Research into effectiveness aims to separate the wheat from the chaff. And while whole-body workouts can be one great strategy for a work-out program, the key in research is isolation. Isolation is a tricky thing though–because you need to still consider the intervention in its entirety. It’s no good to test how effective vibration platforms are if you don’t use them the way everyone is using them. But you do need to strip away some of the confounding factors to get at what the effect of the platform is from the rest of the protocol. This is why randomized studies are the gold standard of evidence generation. They make it possible to isolate the most contributory component of an intervention with a minimum of bias. Do these studies take place under ideal conditions? Not always, but often they do. Do they take place under unrealistic conditions? Not always, but sometimes they do.

The thinking behind ideal conditions is that if an intervention can’t be shown to work under ideal conditions, then it is certainly not going to work under non-ideal ones. Don’t get me wrong, no randomized controlled trial is fully ideal, but what matters is whether the groups remain comparable to one another, because the only thing that should be different between them is the presence or absence of the real intervention.

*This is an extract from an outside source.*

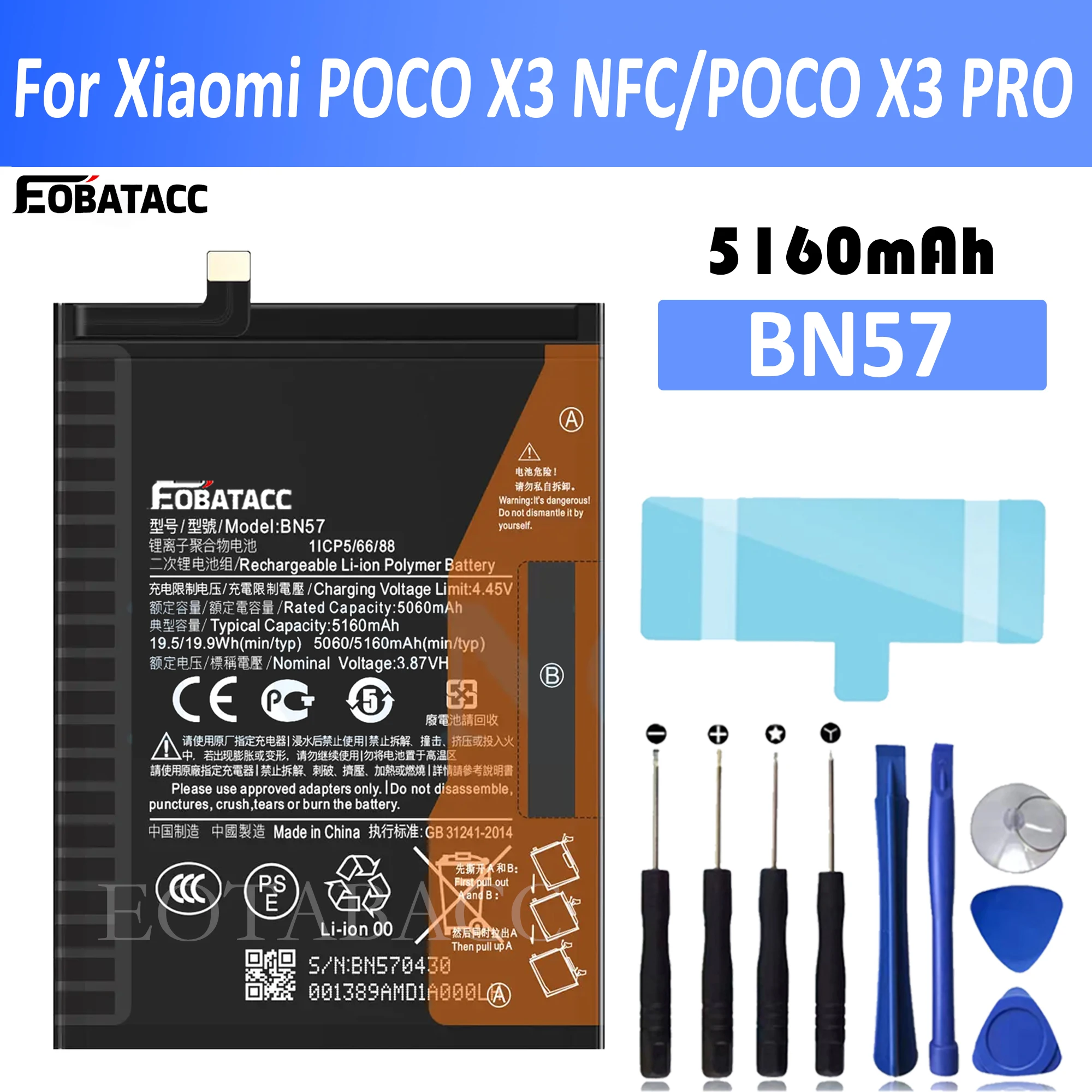 1x New High Quality 5160mAh BN57 Battery For Xiaomi Pocophone X3 / Poco X3 Pro / Poco X3 NFC Batteries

There is a school of thinking that wants you to believe that research into training is impossible–that it is simply not possible to reduce training into component parts and that training is too holistic to study systematically. My response to this school is not that they find research intimidating, but rather, they haven’t had the experience to know what is possible, or what the new innovations are in trials design. Training research isn’t special. It’s just that there are poor liasons between the people with the training experience and the people with the research experience.

Maybe that bridge will be built stronger some day.